■ Description of the task
Recast the lines below as a numbered list, beginning with the line that contains "Is chest pocket" and continuing through the line that contains "86.2 inches". Skip any blank lines.

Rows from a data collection
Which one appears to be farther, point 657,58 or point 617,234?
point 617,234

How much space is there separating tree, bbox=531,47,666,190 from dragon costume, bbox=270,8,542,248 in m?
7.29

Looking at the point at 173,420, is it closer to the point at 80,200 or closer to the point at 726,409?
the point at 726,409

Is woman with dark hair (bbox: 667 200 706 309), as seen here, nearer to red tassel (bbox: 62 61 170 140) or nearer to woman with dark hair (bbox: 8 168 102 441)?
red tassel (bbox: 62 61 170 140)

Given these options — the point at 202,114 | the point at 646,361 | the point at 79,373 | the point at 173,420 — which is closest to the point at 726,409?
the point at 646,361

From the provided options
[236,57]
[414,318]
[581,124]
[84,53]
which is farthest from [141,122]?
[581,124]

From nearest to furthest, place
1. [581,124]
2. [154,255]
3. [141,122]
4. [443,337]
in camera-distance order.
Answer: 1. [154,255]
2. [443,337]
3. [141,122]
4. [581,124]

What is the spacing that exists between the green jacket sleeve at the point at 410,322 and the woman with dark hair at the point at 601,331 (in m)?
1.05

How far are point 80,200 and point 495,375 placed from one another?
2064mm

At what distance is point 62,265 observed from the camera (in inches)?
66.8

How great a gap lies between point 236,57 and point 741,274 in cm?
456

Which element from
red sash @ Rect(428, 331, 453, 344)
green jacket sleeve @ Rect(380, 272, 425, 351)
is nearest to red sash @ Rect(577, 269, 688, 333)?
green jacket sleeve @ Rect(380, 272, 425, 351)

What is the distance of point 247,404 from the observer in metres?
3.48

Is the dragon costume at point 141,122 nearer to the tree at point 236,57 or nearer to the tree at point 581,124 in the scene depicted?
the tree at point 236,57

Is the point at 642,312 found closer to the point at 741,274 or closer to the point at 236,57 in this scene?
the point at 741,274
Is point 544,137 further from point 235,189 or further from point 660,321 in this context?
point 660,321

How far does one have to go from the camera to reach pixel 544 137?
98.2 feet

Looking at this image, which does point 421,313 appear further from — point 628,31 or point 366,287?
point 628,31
* * *
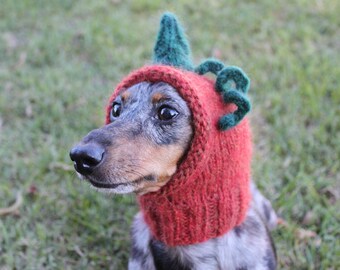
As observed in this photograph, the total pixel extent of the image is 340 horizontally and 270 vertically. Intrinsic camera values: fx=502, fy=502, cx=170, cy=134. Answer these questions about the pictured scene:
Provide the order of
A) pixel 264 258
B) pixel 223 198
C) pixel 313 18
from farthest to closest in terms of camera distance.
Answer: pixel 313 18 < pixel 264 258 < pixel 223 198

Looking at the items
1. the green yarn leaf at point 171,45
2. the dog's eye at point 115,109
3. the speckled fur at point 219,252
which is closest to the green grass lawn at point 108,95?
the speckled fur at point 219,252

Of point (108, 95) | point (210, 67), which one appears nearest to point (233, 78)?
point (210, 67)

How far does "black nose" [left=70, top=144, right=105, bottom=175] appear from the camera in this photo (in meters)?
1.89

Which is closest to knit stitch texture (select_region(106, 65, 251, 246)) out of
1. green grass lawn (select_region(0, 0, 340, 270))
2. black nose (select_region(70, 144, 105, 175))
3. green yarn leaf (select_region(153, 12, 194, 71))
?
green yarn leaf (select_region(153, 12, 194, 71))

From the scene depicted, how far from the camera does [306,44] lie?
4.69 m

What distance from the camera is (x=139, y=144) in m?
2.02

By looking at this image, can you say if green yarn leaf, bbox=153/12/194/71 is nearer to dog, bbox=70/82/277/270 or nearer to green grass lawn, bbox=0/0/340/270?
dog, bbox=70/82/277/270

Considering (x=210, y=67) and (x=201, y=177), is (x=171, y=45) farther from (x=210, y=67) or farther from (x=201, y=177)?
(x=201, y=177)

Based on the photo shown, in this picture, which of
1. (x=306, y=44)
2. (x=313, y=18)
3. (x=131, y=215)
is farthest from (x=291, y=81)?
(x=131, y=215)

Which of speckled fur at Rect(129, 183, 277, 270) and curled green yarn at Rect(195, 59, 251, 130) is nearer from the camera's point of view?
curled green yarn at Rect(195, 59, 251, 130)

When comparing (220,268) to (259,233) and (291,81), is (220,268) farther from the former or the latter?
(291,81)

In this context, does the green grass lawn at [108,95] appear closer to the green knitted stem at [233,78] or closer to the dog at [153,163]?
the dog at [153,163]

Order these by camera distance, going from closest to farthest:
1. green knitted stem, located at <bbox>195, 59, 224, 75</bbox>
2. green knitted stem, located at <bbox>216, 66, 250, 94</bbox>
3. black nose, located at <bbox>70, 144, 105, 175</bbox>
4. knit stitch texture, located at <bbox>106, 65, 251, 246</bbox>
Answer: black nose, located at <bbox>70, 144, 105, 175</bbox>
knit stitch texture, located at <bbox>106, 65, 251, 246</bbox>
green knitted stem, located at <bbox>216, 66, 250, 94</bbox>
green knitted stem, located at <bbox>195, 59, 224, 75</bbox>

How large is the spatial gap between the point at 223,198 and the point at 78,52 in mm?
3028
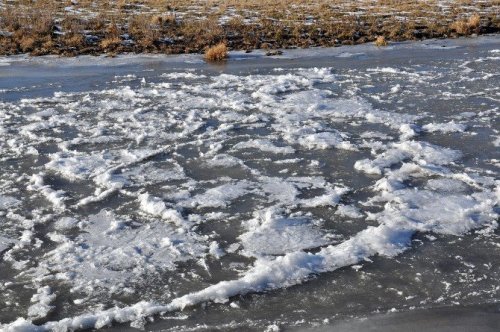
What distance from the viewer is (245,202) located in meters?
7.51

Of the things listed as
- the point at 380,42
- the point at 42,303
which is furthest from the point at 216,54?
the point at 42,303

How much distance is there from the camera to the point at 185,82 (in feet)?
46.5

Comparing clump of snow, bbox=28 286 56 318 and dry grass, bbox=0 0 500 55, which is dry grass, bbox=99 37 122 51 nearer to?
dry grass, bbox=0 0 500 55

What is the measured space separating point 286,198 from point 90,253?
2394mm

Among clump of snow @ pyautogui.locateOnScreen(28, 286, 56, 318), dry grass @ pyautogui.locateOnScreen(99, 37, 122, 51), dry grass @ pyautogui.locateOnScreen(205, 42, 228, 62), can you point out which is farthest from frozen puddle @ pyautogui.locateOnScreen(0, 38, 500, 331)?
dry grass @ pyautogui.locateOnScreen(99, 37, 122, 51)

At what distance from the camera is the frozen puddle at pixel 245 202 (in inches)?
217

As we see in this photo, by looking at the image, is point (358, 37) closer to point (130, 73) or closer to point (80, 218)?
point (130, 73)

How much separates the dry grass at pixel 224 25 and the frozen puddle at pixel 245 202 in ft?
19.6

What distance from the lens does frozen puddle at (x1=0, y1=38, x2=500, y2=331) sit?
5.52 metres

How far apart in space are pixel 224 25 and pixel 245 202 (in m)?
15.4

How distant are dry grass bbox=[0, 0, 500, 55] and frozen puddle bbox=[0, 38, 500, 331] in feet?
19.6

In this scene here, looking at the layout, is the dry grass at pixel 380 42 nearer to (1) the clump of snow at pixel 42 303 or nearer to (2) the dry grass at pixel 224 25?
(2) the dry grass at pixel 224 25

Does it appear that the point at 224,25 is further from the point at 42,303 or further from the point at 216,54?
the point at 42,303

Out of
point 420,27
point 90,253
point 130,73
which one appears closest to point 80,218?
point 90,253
...
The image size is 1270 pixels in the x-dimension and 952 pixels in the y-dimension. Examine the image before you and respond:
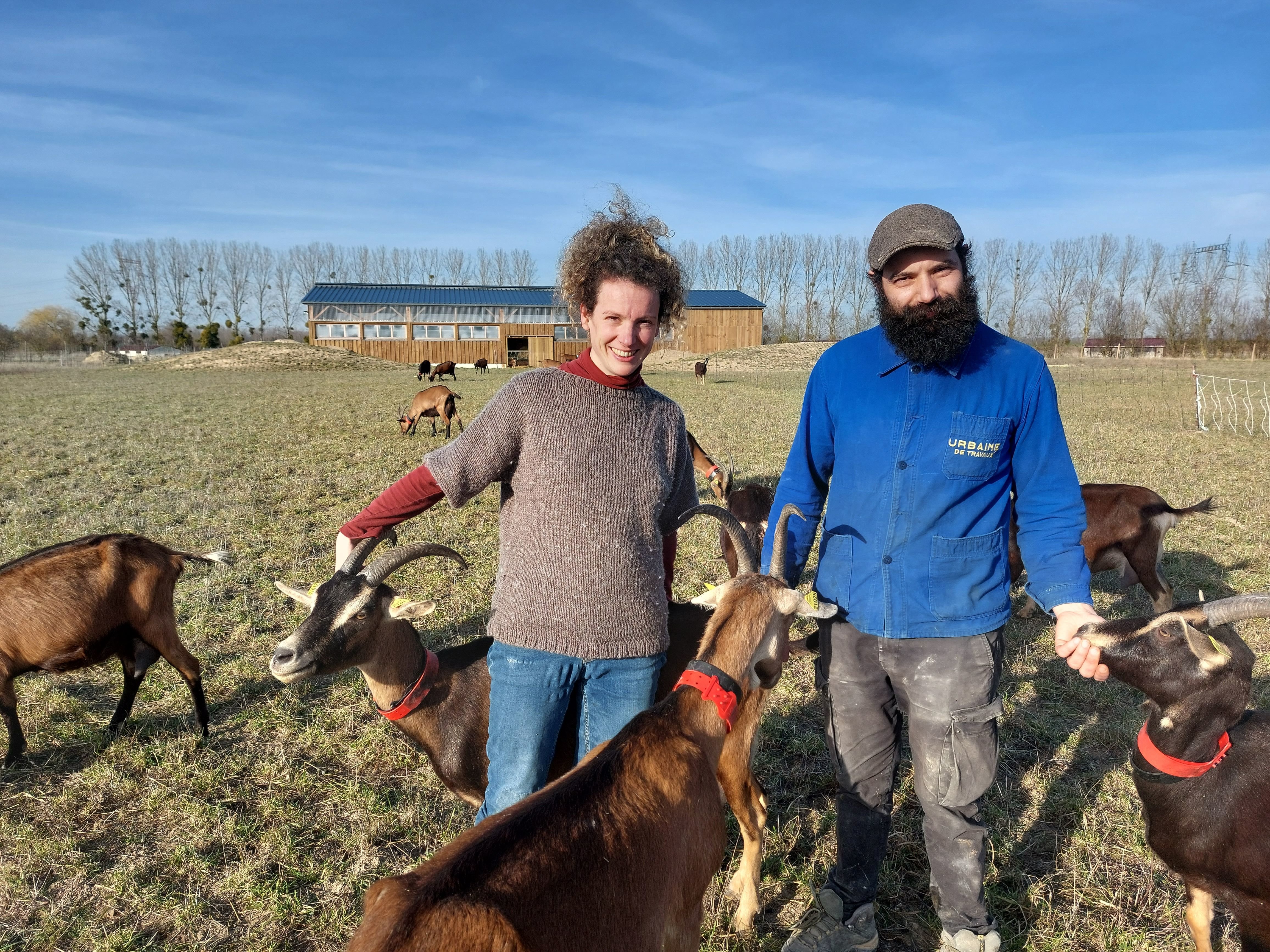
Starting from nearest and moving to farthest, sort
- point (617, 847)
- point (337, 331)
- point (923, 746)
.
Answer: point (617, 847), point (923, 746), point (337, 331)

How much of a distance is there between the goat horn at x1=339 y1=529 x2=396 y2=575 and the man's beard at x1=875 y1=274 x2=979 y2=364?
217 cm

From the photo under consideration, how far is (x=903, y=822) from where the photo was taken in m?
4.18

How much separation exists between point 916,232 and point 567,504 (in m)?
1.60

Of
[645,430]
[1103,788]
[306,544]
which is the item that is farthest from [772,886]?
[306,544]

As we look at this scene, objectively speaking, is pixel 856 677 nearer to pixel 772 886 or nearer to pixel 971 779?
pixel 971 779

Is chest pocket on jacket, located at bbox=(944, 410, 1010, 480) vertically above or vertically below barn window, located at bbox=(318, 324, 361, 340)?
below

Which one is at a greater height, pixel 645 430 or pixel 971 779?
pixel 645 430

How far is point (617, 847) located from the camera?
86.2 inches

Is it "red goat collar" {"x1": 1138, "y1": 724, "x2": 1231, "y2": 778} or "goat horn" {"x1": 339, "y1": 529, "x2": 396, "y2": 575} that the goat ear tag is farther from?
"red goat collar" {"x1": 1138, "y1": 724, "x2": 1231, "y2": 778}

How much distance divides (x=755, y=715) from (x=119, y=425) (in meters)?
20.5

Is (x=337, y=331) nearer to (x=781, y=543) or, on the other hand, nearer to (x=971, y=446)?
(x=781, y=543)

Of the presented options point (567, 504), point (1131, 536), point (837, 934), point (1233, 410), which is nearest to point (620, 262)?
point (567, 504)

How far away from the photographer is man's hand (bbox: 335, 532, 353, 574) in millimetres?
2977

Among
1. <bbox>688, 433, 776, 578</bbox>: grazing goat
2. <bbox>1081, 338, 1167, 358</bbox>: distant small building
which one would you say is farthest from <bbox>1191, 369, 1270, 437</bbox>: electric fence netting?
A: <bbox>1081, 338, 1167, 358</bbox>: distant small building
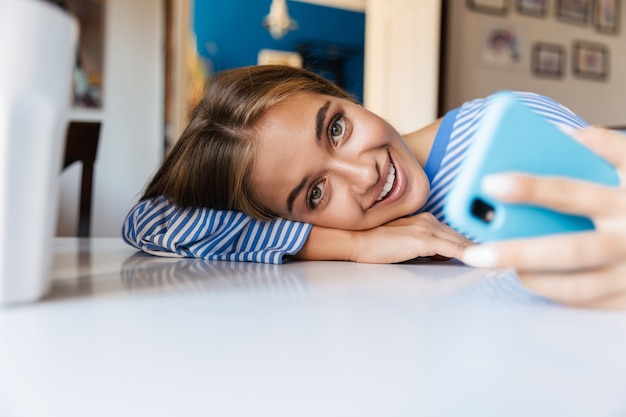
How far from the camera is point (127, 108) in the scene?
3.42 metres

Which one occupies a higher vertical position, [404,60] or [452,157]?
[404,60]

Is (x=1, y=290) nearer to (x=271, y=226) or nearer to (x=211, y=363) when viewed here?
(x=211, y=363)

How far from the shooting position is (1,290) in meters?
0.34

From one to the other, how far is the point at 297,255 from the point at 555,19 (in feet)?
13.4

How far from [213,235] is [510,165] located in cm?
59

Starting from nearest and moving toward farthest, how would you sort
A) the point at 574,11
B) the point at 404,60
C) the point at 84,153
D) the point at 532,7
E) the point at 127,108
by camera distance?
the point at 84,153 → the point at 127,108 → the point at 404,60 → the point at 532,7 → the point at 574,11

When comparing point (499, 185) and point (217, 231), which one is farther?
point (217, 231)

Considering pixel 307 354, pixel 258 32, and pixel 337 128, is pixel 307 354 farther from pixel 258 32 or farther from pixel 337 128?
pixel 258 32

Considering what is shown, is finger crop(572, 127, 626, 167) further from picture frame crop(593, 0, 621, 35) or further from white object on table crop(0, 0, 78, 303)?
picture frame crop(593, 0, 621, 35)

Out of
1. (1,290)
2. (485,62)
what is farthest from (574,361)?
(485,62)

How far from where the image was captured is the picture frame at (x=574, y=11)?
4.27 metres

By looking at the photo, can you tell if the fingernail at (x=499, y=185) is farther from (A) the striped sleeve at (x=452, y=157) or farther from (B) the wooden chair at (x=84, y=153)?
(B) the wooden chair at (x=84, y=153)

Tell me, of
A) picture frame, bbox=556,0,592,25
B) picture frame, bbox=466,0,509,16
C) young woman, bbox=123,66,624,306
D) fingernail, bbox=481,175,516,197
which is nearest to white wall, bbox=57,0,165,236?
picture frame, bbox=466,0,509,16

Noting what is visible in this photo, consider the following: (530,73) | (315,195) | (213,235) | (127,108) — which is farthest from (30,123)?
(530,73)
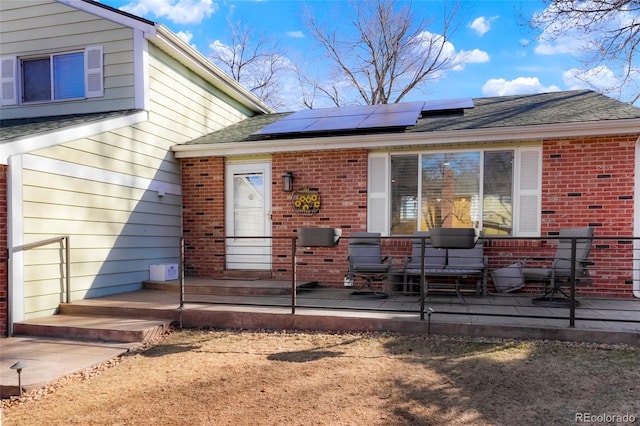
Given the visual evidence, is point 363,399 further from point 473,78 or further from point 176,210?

■ Solution to this task
1. Is chest pocket on jacket, located at bbox=(944, 410, 1010, 480) vertically above or vertically below barn window, located at bbox=(318, 324, 361, 340)?
2. below
3. Which one is at a greater height, pixel 645 430 or pixel 971 779?
4. pixel 645 430
5. How far is point (617, 847) located from the camera?
6. 86.2 inches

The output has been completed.